The snow stopped soon afterward, though the wind still howled down at them from the mountains. Even so, the sky slowly brightened, and after another hour or so, the clouds began to part, and Moira could see the sun, straight ahead.
At last, they reached a tiny valley, a mere notch in the towering wall of stone to their left, where a little stream called the Ledrith flowed down. They turned here and rode up, following the stream, and rounded a bend to find themselves at a snowy meadow, dotted here and there with little frozen pools and ponds. Ahead, the valley rose steeply, and a well-tended road followed it up.
A solitary figure waited for them in the meadow, swaddled in a massive robe and sitting in the lee of a miserable-looking horse for some minimal shelter from the wind. As they approached, the figure stood and threw back its hood, revealing a short, sturdy, weathered woman with braided gray hair that still showed, here and there, streaks of its former blonde color.
“Oh, shit. Of course,” sighed Moira under her breath.
It was Astrid of Haydon, right hand of the Freagast, and the woman who had decreed Moira’s banishment from Diernemynster for the crime of killing Daryna.
“Prefect Countess Moira Lepida Faustina,” Astrid said. “You return sooner than I ever expected. But forgive me, have you gone back to calling yourself Moira Darrow? I cannot say I was surprised to learn that you were divorcing that...man.”

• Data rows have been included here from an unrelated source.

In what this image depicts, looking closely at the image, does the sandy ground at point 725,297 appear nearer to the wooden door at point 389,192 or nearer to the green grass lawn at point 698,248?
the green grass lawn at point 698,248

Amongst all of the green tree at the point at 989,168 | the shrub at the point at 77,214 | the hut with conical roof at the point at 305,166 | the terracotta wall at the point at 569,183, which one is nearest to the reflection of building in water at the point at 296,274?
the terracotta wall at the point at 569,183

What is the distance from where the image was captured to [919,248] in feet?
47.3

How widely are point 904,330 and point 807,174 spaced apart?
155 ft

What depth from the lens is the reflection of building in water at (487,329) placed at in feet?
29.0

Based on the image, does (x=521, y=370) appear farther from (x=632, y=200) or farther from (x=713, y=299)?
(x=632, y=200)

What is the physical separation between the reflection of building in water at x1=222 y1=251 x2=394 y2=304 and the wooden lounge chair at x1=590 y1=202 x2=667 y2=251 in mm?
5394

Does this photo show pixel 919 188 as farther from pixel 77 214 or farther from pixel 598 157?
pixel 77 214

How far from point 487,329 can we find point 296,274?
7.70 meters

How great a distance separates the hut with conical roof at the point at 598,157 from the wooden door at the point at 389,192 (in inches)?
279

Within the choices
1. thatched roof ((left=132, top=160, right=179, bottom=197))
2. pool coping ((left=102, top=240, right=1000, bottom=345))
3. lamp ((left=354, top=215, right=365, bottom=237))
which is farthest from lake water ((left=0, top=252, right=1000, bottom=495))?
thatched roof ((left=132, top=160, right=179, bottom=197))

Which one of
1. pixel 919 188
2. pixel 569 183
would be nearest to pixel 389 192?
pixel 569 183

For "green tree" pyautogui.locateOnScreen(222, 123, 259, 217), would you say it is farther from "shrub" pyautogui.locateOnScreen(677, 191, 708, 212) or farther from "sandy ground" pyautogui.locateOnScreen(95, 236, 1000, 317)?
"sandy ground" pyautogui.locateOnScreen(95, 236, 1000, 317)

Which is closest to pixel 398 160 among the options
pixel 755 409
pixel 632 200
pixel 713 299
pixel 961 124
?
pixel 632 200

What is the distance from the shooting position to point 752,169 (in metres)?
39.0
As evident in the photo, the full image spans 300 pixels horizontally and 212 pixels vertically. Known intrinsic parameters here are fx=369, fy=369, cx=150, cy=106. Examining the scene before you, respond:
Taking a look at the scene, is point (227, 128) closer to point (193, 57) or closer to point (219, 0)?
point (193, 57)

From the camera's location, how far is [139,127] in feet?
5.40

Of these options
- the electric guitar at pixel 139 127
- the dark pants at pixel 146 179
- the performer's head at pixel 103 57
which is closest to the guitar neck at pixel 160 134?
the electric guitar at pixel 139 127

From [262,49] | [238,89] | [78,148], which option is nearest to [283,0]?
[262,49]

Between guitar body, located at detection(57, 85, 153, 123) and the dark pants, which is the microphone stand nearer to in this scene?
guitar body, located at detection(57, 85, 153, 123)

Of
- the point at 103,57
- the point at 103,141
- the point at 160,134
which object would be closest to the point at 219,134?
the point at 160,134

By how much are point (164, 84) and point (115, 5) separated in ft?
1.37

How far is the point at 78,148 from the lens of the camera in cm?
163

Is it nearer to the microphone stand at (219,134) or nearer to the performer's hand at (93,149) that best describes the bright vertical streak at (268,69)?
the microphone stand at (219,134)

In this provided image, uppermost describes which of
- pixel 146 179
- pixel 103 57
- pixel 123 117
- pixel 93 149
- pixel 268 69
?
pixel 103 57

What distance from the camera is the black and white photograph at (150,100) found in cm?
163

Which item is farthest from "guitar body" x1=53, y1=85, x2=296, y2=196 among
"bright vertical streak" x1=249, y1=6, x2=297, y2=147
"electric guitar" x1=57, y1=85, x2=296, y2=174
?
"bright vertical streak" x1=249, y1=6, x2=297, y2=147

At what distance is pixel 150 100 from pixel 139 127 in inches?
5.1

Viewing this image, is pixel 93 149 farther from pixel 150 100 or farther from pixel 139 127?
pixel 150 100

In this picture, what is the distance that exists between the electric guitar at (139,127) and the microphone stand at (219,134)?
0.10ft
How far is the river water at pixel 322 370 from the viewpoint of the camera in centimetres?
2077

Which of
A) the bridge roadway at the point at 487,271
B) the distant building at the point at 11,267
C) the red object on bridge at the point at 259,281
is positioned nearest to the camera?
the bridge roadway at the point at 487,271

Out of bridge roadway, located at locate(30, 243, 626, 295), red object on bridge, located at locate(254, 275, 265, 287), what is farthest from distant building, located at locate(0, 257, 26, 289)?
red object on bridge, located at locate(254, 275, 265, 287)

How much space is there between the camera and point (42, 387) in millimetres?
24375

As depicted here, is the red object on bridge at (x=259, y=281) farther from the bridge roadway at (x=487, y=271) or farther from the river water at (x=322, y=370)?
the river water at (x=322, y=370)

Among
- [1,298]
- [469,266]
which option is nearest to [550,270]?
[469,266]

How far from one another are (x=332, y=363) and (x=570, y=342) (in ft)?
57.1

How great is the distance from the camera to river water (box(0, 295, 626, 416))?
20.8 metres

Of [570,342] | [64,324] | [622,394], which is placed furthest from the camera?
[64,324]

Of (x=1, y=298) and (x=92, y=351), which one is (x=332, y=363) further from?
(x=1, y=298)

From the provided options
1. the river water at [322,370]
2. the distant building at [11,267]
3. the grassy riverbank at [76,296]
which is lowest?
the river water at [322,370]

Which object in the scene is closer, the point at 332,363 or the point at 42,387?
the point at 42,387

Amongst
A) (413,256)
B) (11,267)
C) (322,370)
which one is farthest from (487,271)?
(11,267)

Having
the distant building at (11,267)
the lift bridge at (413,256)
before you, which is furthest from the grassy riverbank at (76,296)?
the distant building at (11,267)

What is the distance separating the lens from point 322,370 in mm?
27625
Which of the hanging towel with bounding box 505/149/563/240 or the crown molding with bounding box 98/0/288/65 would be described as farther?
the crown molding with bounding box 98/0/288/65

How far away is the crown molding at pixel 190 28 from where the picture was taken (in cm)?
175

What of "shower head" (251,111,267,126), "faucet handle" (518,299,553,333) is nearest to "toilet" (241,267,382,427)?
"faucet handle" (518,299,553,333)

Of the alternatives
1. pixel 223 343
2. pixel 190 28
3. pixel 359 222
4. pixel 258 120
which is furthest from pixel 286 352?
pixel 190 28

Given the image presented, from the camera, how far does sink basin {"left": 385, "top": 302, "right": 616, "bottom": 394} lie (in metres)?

“I’m touched by your concern,” said Moira.
“My only concern,” said Astrid, “is what you might know about the whereabouts of Broderick Gramiren the younger and the treasures he stole from Wealdan Castle. I have long since given up hope of seeing any remorse from you for what you have done.”
She waved a hand around the valley and muttered a long, complicated incantation. Even with the limiter on, Moira could still feel the magysk barrier lifting—a barrier that would have prevented her from passing this point on the road up to Diernemynster. Moira had never been sure whether the banishment spells would have killed her if she tried to go up there, or if they would simply have stopped her in her tracks. She hadn’t ever intended to find out, one way or another. But now, here she was.
“I appreciate you coming down to do that personally, Astrid,” said Moira. She kept her voice steady, but she hadn’t been this scared since the war.
The older hillichmagnar gave her a nasty grin. “I would say that we will do our best to make you comfortable. But I think you know that would be a lie.”